震えて伸びてくる雄樹の手を言葉で拒絶すれば、やつは彷徨った視線を不良たちに向ける。
ぱくぱくと空気しか出てこない口を必死に動かしていたが、黙っていた仁さんが雄樹の背中を撫でてやった瞬間、雄樹の口から音が出た。


「……ごめ……なさ、い」


微かに上ずった、蚊の鳴くような声。
それでも不良たちは目をそらさず、その顔に複雑な表情を浮かべながらまた、謝罪の言葉を口にした。

それを聞いて俺は立ち上がる。
関節からも痛みが走る限界の近い体にムチを打って、不良の前で足を止めた。


「不良だがブラックマリアだか知らねぇけど、偉そうに人様の恋愛に口出してんじゃねぇよ。

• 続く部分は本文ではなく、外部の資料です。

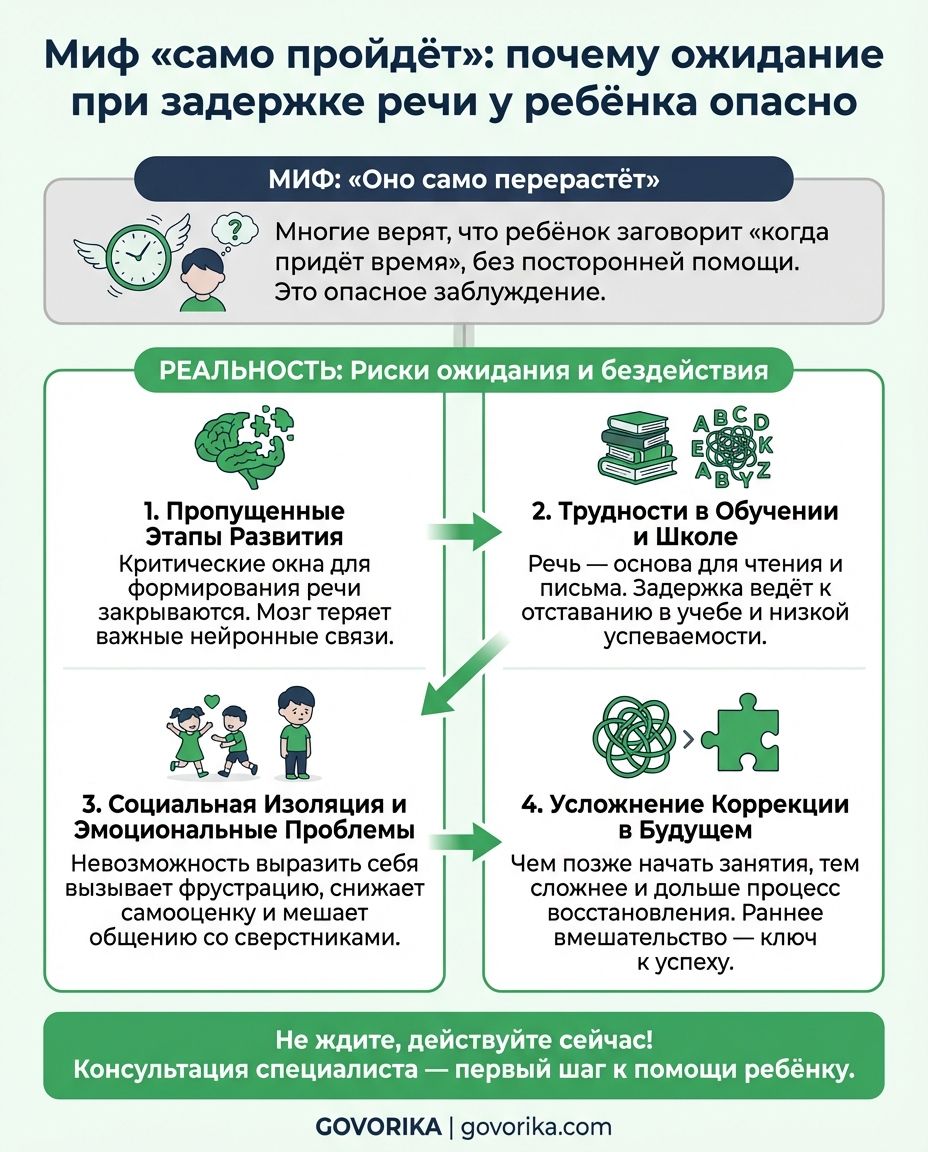 Миф «само пройдёт»: почему ожидание при задержке речи у ребёнка опасно

МИФ: «Оно само перерастёт»

?

Многие верят, что ребёнок заговорит «когда придёт время», без посторонней помощи. Это опасное заблуждение.

РЕАЛЬНОСТЬ: Риски ожидания и бездействия

1. Пропущенные Этапы Развития
Критические окна для формирования речи закрываются. Мозг теряет важные нейронные связи.

A B C D E K A B Y Z

2. Трудности в Обучении и Школе
Речь — основа для чтения и письма. Задержка ведёт к отставанию в учебе и низкой успеваемости.

3. Социальная Изоляция и Эмоциональные Проблемы
Невозможность выразить себя вызывает фрустрацию, снижает самооценку и мешает общению со сверстниками.

4. Усложнение Коррекции в Будущем
Чем позже начать занятия, тем сложнее и дольше процесс восстановления. Раннее вмешательство — ключ к успеху.

Не ждите, действуйте сейчас!
Консультация специалиста — первый шаг к помощи ребёнку.

GOVORIKA | govorika.com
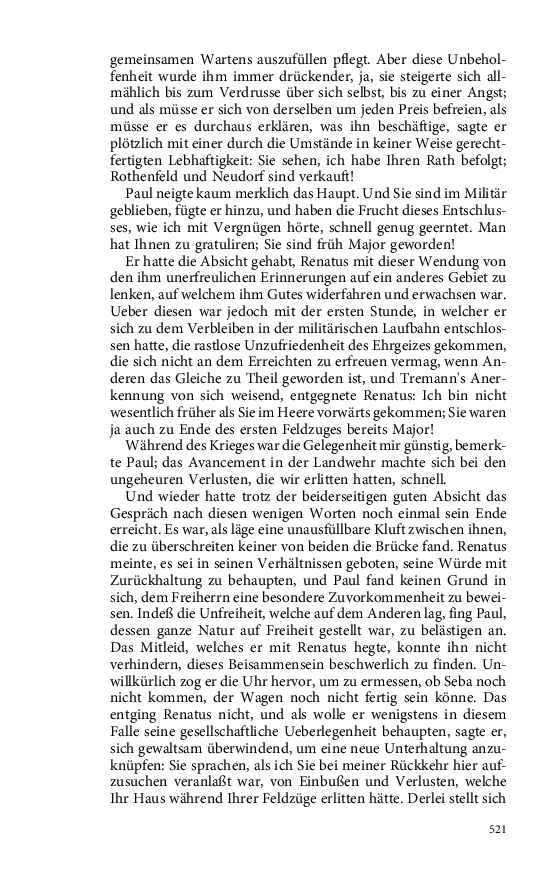 gemeinsamen Wartens auszufüllen pflegt. Aber diese Unbeholfenheit wurde ihm immer drückender, ja, sie steigerte sich allmählich bis zum Verdrusse über sich selbst, bis zu einer Angst; und als müsse er sich von derselben um jeden Preis befreien, als müsse er es durchaus erklären, was ihn beschäftige, sagte er plötzlich mit einer durch die Umstände in keiner Weise gerechtfertigten Lebhaftigkeit: Sie sehen, ich habe Ihren Rath befolgt; Rothenfeld und Neudorf sind verkauft!

Paul neigte kaum merklich das Haupt. Und Sie sind im Militär geblieben, fügte er hinzu, und haben die Frucht dieses Entschlusses, wie ich mit Vergnügen hörte, schnell genug geerntet. Man hat Ihnen zu gratuliren; Sie sind früh Major geworden!

Er hatte die Absicht gehabt, Renatus mit dieser Wendung von den ihm unerfreulichen Erinnerungen auf ein anderes Gebiet zu lenken, auf welchem ihm Gutes widerfahren und erwachsen war. Ueber diesen war jedoch mit der ersten Stunde, in welcher er sich zu dem Verbleiben in der militärischen Laufbahn entschlossen hatte, die rastlose Unzufriedenheit des Ehrgeizes gekommen, die sich nicht an dem Erreichten zu erfreuen vermag, wenn Anderen das Gleiche zu Theil geworden ist, und Tremann's Anerkennung von sich weisend, entgegnete Renatus: Ich bin nicht wesentlich früher als Sie im Heere vorwärts gekommen; Sie waren ja auch zu Ende des ersten Feldzuges bereits Major!

Während des Krieges war die Gelegenheit mir günstig, bemerkte Paul; das Avancement in der Landwehr machte sich bei den ungeheuren Verlusten, die wir erlitten hatten, schnell.

Und wieder hatte trotz der beiderseitigen guten Absicht das Gespräch nach diesen wenigen Worten noch einmal sein Ende erreicht. Es war, als läge eine unausfüllbare Kluft zwischen ihnen, die zu überschreiten keiner von beiden die Brücke fand. Renatus meinte, es sei in seinen Verhältnissen geboten, seine Würde mit Zurückhaltung zu behaupten, und Paul fand keinen Grund in sich, dem Freiherrn eine besondere Zuvorkommenheit zu beweisen. Indeß die Unfreiheit, welche auf dem Anderen lag, fing Paul, dessen ganze Natur auf Freiheit gestellt war, zu belästigen an. Das Mitleid, welches er mit Renatus hegte, konnte ihn nicht verhindern, dieses Beisammensein beschwerlich zu finden. Unwillkürlich zog er die Uhr hervor, um zu ermessen, ob Seba noch nicht kommen, der Wagen noch nicht fertig sein könne. Das entging Renatus nicht, und als wolle er wenigstens in diesem Falle seine gesellschaftliche Ueberlegenheit behaupten, sagte er, sich gewaltsam überwindend, um eine neue Unterhaltung anzuknüpfen: Sie sprachen, als ich Sie bei meiner Rückkehr hier aufzusuchen veranlaßt war, von Einbußen und Verlusten, welche Ihr Haus während Ihrer Feldzüge erlitten hätte. Derlei stellt sich

521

ホモ? キモイ? 同性同士でなにが悪いってんだ。価値観押し付けて、俺の大切な二人を傷つけんな」

「……」


言い捨てて、今度は驚いている隆二さんと煙草を吸う兄の前へ向かう。
紫煙がふたたび、俺と兄のあいだで浮遊する。


「俺は隆二さんや兄貴がそんな人間じゃないって思うから、正直責めるのは気乗りしないけど、でももし見て見ぬ振りだったってんなら、いくら二人でも許さないから」

「……」

「俺の大切なダチ傷つけんのは絶対に、許さねぇ」


兄の目を真っ直ぐに見つめ、言い放つ。
俺の瞳には兄が、兄の瞳には俺が、互いを見つめる姿が映っていた。

咥えていた煙草を離した兄が、おもむろに口を開く。


「んじゃ聞くが、俺と隆二が黙っていたのはなんでだと思う?」


少しも動かない表情筋。つい先ほどまで自分のチームのことでは動いていたそれが、今はてこでも動かない。